• What you should do
Retype the section of the timestamping code excerpt starting at "The completed code" and ending at "void die(char *s)", reproducing every character without change.

• Excerpt provided
## START

The completed code for testing can be found here: https://github.com/ChuanyuXue/Hardware-RTT. It records both hardware timestamp and software timestamp.
utils.c:
void die(char *s)
{
perror(s);
exit(1);
}
int setup_receiver(int fd, int port)
{
struct sockaddr_in addr;
memset(&addr, 0, sizeof(addr));
addr.sin_family = AF_INET;
addr.sin_addr.s_addr = htonl(INADDR_ANY);
addr.sin_port = htons(port);
if (bind(fd, (struct sockaddr *)&addr, sizeof(addr)) == -1)
{
die("bind()");
}
int val = SOF_TIMESTAMPING_RX_HARDWARE | SOF_TIMESTAMPING_RAW_HARDWARE;
if (setsockopt(fd, SOL_SOCKET, SO_TIMESTAMPING, &val, sizeof(val)) == -1)
{
die("setsockopt() HW receiving");
}
int enable = 1;
if (setsockopt(fd, SOL_SOCKET, SO_TIMESTAMPNS, &enable, sizeof(enable)) < 0)
{
die("setsockopt() SW receiving");
}
return 0;
}
int setup_sender(int fd)

## END

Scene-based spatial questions
## START

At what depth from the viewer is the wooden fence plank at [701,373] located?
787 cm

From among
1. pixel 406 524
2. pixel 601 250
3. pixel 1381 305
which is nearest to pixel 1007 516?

## END

• Written response
The completed code for testing can be found here: https://github.com/ChuanyuXue/Hardware-RTT. It records both hardware timestamp and software timestamp.
utils.c:
void die(char *s)